Budi Arista Romadhoni | Hiskia Andika Weadcaksana
Jum'at, 23 Januari 2026 | 20:10 WIB
Harda Kiswaya saat bersaksi di persidangan di Pengadilan Tindak Pidana Korupsi (Tipikor) Pengadilan Negeri Yogyakarta, Jumat (23/1/2026). [Suara.com/Hiskia]
Baca 10 detik
  • Sidang dugaan korupsi dana hibah Sleman mengharuskan konfrontasi antara eks Bupati Sri Purnomo dan saksi Harda Kiswaya.
  • Hakim meminta Jaksa mengatur pertemuan untuk mengonfrontasi keterangan berbeda mengenai Surat Edaran dan pencairan dana.
  • Terdakwa membantah perintah percepatan pencairan dana hibah, sementara saksi tetap kukuh pada kesaksiannya di persidangan.
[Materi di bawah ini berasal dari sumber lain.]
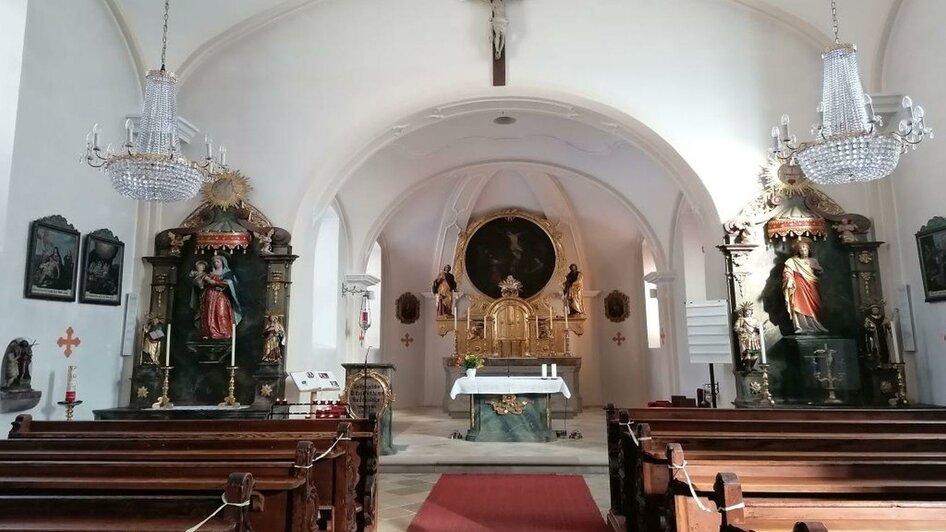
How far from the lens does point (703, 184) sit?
7.46 metres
Ketegangan sempat memuncak ketika Sri Purnomo mengungkit momen pelantikan Harda sebagai Sekda. Terdakwa Sri Purnomo mengklaim bahwa saksi pernah berjanji akan bertanggung jawab penuh atas setiap produk hukum yang diparafnya. 

"Ketika saudara saksi dulu baru saja dilantik, masih ingat tidak? Ketika menghadap pada saya, 'Pak, ini saya sudah jadi Sekda, nanti semua produk hukum yang sudah ada paraf dari saya, saya tanggung jawab semuanya aman'. Masih ingat atau tidak?" ujar Sri Purnomo.

"Ini pernyataan ini antara saya dengan saksi, nanti yang siapa yang merasa ini tidak mengatakan, siapa yang mengatakan, kita siap untuk menanggung risikonya bapak/ibu hakim," sambungnya.

Terdakwa menantang Harda untuk mengakui janji tersebut. Namun Harda dengan singkat menjawab "tidak" di hadapan Majelis Hakim terkait janji itu.

Saksi Ungkit Momen di 'Smart Room'

Merespons bantahan Terdakwa, saksi Harda tetap kukuh pada keterangannya. Ia menceritakan momen spesifik di Smart Room saat penghitungan suara Pilkada.

Menurut Harda, saat itu Terdakwa Sri Purnomo membenarkan langkahnya untuk tidak mencairkan dana sebelum pencoblosan dengan kalimat yang menyiratkan pengakuan.

"Supaya Bapak ingat, pada saat hari pencoblosan saya dan teman-teman di Smart room ngetukke (mengikuti) perolehan suara, begitu bu kustini ini menang, bapak ke lokasi, 'bener kowe mas', kalimatnya seperti itu. Jadi tadinya Bapak mengiyakan 'bener kowe mas' itu merasa gitu," ungkap Harda.

Menutup persidangan, Hakim menegaskan bahwa karena kedua belah pihak bersikukuh pada versinya masing-masing, maka jalan satu-satunya adalah konfrontasi langsung dengan menghadirkan seluruh saksi terkait.

Baca Juga: Isi Chat WA Dibongkar di Sidang Korupsi Dana Hibah Sleman! Raudi Akmal Ajak Ketemu Sosok Ini

"Nanti konfrontir kalau datang semua ya, kalau ini juga capek kita mau menggali mau mencari juga ya. Hadir dulu orang-orang tersebut, nah ketika udah dipertemukan nanti kita akan lihat ya yang mana yang benar," tutup majelis hakim.